EXTRAIT À LIRE:
▶

Jeudi dernier, le président de la République, Abdelmadjid Tebboune, recevait les chefs de trois partis politiques, dans le cadre de ses consultations avec les dirigeants de partis politiques, indique un communiqué de la présidence de la République.
Il s’agit de Fatima Zohra Zerouati, présidente de Tajamoue Amal El Djazair (TAJ) et ancienne ministre de Bouteflika, Abou El Fadhl Baadji, secrétaire général du parti du Front de libération nationale (FLN), et enfin Belkacem Sahli, Secrétaire général de l’Alliance nationale républicaine (ANR), l’un des plus fervents soutiens de l’ancien président déchu, Abdelaziz Bouteflika.
Galvanisé par sa réapparition, Sahli se charge lui même d’annoncer la convocation imminente du corps électoral, au sortir de sa rencontre avec le chef de l’Etat, pour la tenue des prochaines législatives qui auront lieu le 12 juin 2021, et dont l’annonce est faite par le présidence, quelques heure plus tard.
En effet, le patron de l’ANR refait son apparition sur la scène politique, après une traversée du désert, qui aura duré plusieurs mois. Mais qui est-il vraiment et a t-il encore une place dans le sérail ?
Tout le monde se souvient comment le Secrétaire général de l’Alliance National et Populaire (ANR), a tenté jusqu’au bout de maintenir à flots la candidature de son « parrain », Abdelaziz Bouteflika, à un cinquième mandat présidentiel, contre vents et marées.

◀

DONNÉES ENREGISTRÉES:
▶

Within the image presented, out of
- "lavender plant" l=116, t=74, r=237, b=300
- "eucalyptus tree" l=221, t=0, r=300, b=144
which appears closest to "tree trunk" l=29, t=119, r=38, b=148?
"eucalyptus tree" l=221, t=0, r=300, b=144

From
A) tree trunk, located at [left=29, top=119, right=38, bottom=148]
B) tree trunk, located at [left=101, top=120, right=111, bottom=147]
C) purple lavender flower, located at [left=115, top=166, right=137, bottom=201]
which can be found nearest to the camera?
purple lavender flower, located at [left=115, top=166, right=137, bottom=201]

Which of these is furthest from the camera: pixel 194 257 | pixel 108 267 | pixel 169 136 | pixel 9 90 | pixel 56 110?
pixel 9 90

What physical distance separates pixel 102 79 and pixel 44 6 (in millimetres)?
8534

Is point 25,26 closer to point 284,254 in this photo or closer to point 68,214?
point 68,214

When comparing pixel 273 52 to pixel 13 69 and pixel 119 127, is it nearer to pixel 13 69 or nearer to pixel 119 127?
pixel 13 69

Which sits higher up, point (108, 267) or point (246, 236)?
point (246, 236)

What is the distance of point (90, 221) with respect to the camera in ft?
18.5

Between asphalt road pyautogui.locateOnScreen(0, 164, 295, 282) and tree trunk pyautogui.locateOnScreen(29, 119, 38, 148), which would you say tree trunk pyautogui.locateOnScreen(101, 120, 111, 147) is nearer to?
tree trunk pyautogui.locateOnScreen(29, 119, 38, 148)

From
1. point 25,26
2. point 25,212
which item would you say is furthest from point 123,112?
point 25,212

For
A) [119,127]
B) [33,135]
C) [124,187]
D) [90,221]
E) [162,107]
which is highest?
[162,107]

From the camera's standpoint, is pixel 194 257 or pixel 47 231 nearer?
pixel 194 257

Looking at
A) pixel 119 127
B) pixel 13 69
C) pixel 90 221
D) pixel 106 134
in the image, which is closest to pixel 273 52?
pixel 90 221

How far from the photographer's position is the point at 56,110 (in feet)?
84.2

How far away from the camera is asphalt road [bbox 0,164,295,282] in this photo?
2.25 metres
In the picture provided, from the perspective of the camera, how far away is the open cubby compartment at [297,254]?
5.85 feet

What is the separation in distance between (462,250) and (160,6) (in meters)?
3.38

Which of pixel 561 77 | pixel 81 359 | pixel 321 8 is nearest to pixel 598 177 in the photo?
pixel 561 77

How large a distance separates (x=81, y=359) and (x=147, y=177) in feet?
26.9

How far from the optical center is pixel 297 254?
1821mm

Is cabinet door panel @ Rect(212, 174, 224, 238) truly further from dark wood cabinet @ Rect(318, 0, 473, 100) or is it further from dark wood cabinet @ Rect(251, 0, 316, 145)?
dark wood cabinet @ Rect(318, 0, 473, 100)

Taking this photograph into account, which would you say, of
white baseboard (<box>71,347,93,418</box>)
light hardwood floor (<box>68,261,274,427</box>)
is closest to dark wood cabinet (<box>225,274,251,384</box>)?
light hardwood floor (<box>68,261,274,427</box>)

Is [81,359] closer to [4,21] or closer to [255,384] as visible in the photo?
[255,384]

◀

TRAVAIL À FAIRE:
#1 Les affirmations (a), (b) et (c) sont-elles conformes à l'extrait sur les consultations de Tebboune ? Répondez par oui ou par non et citez les mots décisifs de l'extrait. (a) Le président a reçu les chefs de quatre partis politiques. (b) Fatima Zohra Zerouati a été ministre de Bouteflika. (c) Les prochaines législatives auront lieu le 12 juin 2021.
#2 D'après l'extrait sur les consultations de Tebboune, quelle fonction Abou El Fadhl Baadji occupe-t-il ?
#3 Poursuivez l'extrait sur les consultations de Tebboune à partir de sa dernière phrase.

RÉPONSES ATTENDUES:
#1
(a) Non : « recevait les chefs de trois partis politiques ».
(b) Oui : « ancienne ministre de Bouteflika ».
(c) Oui : « qui auront lieu le 12 juin 2021 ».

#2 Il est secrétaire général du parti du Front de libération nationale (FLN).

#3
Une position pour le moins étonnante et contre-nature, estime le militant de la première heure et membre fondateur du parti, K.T, tant elle était aux antipodes des principes politiques républicains, tracés et défendus par feu Redha Malek, ancien président fondateur, chef de file et maître à penser de l’ANR entre 1995 et 2009.
En effet et depuis quelques années, des adhérents et membres fondateurs du parti, appartenant au bureau national, en l’occurrence K.T, B.M et M.S, n’ont cessé de tirer la sonnette d’alarme pour dénoncer les pratiques délictueuses dont Belkacem Sahli a été l’auteur, selon eux, mais aussi la posture du cavalier seul prônée par cet homme, dans la gestion des affaires du parti et de sa ligne politique.
A commencer par sa non appartenance au parti depuis sa création en 1995 et jusqu’à 2004 (ni en tant que membre fondateur ni en tant qu’adhérant). Interrogés sur la question, nos interlocuteurs nous ont appris également que leur secrétaire général n’a occupé aucune fonction officielle au sein du parti entre 2000 et 2012.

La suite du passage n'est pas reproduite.